# Description of the task
Search the data for the word "html". Reproduce every line where it is found.

*** Supplied data

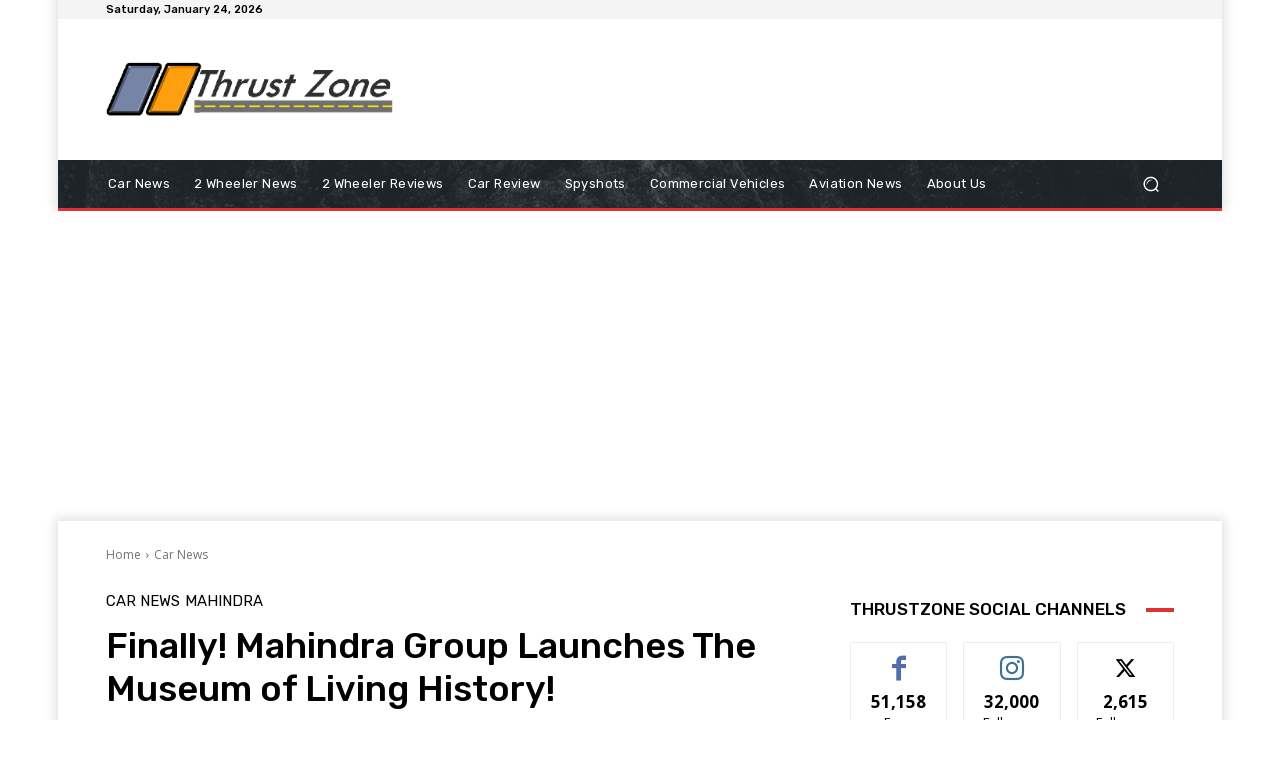

--- FILE ---
content_type: text/html; charset=utf-8
request_url: https://www.google.com/recaptcha/api2/aframe
body_size: 268
content:
<!DOCTYPE HTML><html><head><meta http-equiv="content-type" content="text/html; charset=UTF-8"></head><body><script nonce="4p4K49nAFfdjnXo6MAAX3w">/** Anti-fraud and anti-abuse applications only. See google.com/recaptcha */ try{var clients={'sodar':'https://pagead2.googlesyndication.com/pagead/sodar?'};window.addEventListener("message",function(a){try{if(a.source===window.parent){var b=JSON.parse(a.data);var c=clients[b['id']];if(c){var d=document.createElement('img');d.src=c+b['params']+'&rc='+(localStorage.getItem("rc::a")?sessionStorage.getItem("rc::b"):"");window.document.body.appendChild(d);sessionStorage.setItem("rc::e",parseInt(sessionStorage.getItem("rc::e")||0)+1);localStorage.setItem("rc::h",'1769238454040');}}}catch(b){}});window.parent.postMessage("_grecaptcha_ready", "*");}catch(b){}</script></body></html>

******

# Output of the task
content_type: text/html; charset=utf-8
<!DOCTYPE HTML><html><head><meta http-equiv="content-type" content="text/html; charset=UTF-8"></head><body><script nonce="4p4K49nAFfdjnXo6MAAX3w">/** Anti-fraud and anti-abuse applications only. See google.com/recaptcha */ try{var clients={'sodar':'https://pagead2.googlesyndication.com/pagead/sodar?'};window.addEventListener("message",function(a){try{if(a.source===window.parent){var b=JSON.parse(a.data);var c=clients[b['id']];if(c){var d=document.createElement('img');d.src=c+b['params']+'&rc='+(localStorage.getItem("rc::a")?sessionStorage.getItem("rc::b"):"");window.document.body.appendChild(d);sessionStorage.setItem("rc::e",parseInt(sessionStorage.getItem("rc::e")||0)+1);localStorage.setItem("rc::h",'1769238454040');}}}catch(b){}});window.parent.postMessage("_grecaptcha_ready", "*");}catch(b){}</script></body></html>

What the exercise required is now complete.